Siblings and half-siblings of Clara Schumann

From the marriage of Clara Schumann’s parents, divorced in 1825:



Wieck, Adelheid (1817–18), sister
Wieck, Friedrich Alwin Feodor (1821–1885), brother

Since Clara took centre stage at home, her brothers Alwin and Gustav were not promoted to the same extent but were sent out of the house as soon as possible, to stand on their own feet. Clara taught Alwin the piano when she was twelve years old. He became a violinist, studying with Ferdinand David in Leipzig, and then moved to Reval [now Tallinn] in 1843. Between 1849 and 1859, he was a member of the Italian Opera Orchestra in St Petersburg and then lived in Dresden, working as a music teacher. He tried to disseminate the methods of his father but this later led to a break with his half-sister Marie who held that she was the only one to be able to pass on the teaching methods of Friedrich Wieck authentically. Both of them wrote piano manuals according to Wieck’s method. Still, the two siblings reconciled shortly before Alwin’s death, to Clara’s great relief.

**Collected data:**
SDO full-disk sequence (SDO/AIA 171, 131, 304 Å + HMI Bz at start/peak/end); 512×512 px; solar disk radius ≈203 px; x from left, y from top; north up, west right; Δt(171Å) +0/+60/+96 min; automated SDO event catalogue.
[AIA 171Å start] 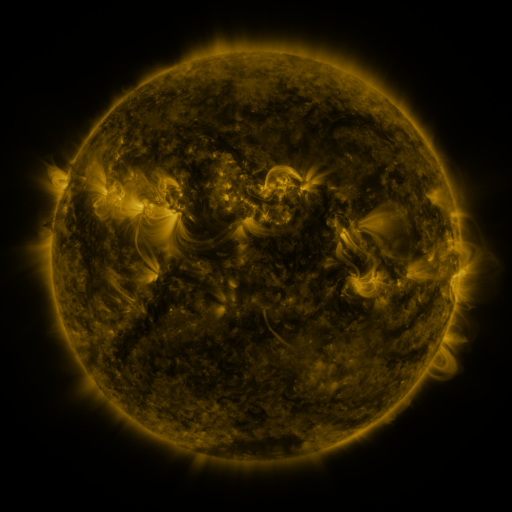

**Exercise instructions:**
[A] According to the passage on Clara Schumann's siblings, in what year did Alwin Wieck move to Reval?
[B] Please carry the passage on Clara Schumann's siblings further, picking up after its final sentence.

**Responses per task:**
[A] 1843

[B]
Clara herself promoted Alwin, inter alia, at the piano manufacturing company Grotrian-Steinweg in Braunschweig so that he would receive a price reduction when he bought a new grand piano; she sometimes also spent the summer holidays with him, including the last summer before his death. Concerning Alwin’s death, Clara Schumann wrote to her friend Rosalie Leser: “[If I had only seen him one more time! He was so pleased with the last letter I wrote to him. Even though we rarely saw each other, he was always very attached to me. [...] What saddens me deeply is the fact that Alwin had grieved so terribly in the last months, because he was not mentioned even with a single word in the newspapers on the occasion of my father’s 100th birthday, after he had been so committed to disseminating the method of our father with tireless diligence and had achieved the best results with it.]”

Wieck, Gustav Robert Anton (1823–1884), brother

Friedrich Wieck also cared relatively little about Gustav, since his primary focus was on training his daughter Clara so that she would become a virtuoso. Gustav became an instrument maker and went to Vienna in 1838, where Schumann frequently spent time with him during his prolonged stay.

In 1845, Gustav was staying in Weimar, but later lived again in Vienna permanently, where he also died.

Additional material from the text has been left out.